• Görevler:
A. Aşağıdaki mahkeme kararına göre şu soruları yanıtlayın:
(i) İlk derece mahkemesi hangisidir?
(ii) Bölge Adliye Mahkemesinin verdiği kararın sayısı nedir?
(iii) Kararı kim istinaf etmiştir?
B. Aşağıdaki mahkeme kararında "Yapay Zeka Özeti" sözleriyle başlayıp "istemine ilişkin uyuşmazlık." sözleriyle biten bölümün tamamını hiç değiştirmeden yazın.

• Kaynak metin:
Logo

6. Hukuk Dairesi2022/2615 E. 2023/2866 K.

Yapay Zeka Özeti

Uyuşmazlık: Arsa payı karşılığı inşaat sözleşmesinin yüklenicinin temerrüdü nedeniyle ileriye etkili feshi, gecikme tazminatı ve eksik iş bedelinin tahsili istemine ilişkin uyuşmazlık.

Gerekçe ve Sonuç: Yüklenicinin sözleşmede kararlaştırılan teslim tarihine kadar yapı kullanma izin belgesi almamış olması, eksik imalatların giderim bedelinin bilirkişi raporuyla tespit edilmiş olması ve davalı yüklenicinin savunmalarını ispatlayamamış olması gözetilerek, yerel mahkeme kararının onanmasına karar verilmiştir.

Karar Metni

"İçtihat Metni"

MAHKEMESİ : Sakarya Bölge Adliye Mahkemesi 5. Hukuk Dairesi

SAYISI : 2022/32 E., 2022/346 K.

HÜKÜM/KARAR : Esastan Red

İLK DERECE MAHKEMESİ : Kocaeli 3. Asliye Hukuk Mahkemesi

SAYISI : 2018/588 E., 2021/455 K.

Taraflar arasındaki arsa payı inşaat sözleşmesinin ileriye etkili feshi, gecikme tazminatı ve alacak istemli davadan dolayı yapılan yargılama sonunda, İlk Derece Mahkemesince davanın kabulüne karar verilmiştir.

Kararın davalı vekili tarafından istinaf edilmesi üzerine, Bölge Adliye Mahkemesince başvurunun esastan reddine karar verilmiştir.

• Veri seti içeriği:
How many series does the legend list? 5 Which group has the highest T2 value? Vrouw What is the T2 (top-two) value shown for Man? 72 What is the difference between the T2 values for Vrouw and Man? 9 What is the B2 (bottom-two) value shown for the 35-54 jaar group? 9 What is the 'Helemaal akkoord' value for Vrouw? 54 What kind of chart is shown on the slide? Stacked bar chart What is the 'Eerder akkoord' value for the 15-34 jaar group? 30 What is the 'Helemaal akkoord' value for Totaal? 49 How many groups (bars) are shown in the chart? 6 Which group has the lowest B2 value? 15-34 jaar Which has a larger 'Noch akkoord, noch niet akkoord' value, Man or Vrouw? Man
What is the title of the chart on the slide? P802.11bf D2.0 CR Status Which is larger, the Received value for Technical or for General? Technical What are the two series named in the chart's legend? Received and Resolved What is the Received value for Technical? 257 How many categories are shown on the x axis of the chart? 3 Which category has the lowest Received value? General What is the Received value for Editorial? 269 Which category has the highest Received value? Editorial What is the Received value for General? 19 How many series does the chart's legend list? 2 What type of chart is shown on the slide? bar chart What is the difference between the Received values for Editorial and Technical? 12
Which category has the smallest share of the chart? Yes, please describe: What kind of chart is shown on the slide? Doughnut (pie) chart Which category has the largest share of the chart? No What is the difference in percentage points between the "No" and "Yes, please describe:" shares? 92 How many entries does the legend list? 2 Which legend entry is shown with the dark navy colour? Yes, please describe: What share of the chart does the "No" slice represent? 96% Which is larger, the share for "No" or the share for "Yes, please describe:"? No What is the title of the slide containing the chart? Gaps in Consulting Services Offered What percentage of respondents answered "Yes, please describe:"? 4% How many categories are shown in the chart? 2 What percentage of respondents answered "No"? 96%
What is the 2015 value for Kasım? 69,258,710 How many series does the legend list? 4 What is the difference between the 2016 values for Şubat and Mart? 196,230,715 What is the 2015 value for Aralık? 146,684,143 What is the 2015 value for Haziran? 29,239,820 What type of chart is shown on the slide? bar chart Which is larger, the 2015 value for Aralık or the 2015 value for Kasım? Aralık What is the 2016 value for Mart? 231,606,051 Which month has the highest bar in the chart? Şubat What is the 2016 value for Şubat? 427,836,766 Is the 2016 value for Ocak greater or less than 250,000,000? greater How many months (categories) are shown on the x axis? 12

• Numaralı yanıtlar:
A.
(i) Kocaeli 3. Asliye Hukuk Mahkemesi
(ii) 2022/32 E., 2022/346 K.
(iii) Davalı vekili

B.
Yapay Zeka Özeti

Uyuşmazlık: Arsa payı karşılığı inşaat sözleşmesinin yüklenicinin temerrüdü nedeniyle ileriye etkili feshi, gecikme tazminatı ve eksik iş bedelinin tahsili istemine ilişkin uyuşmazlık.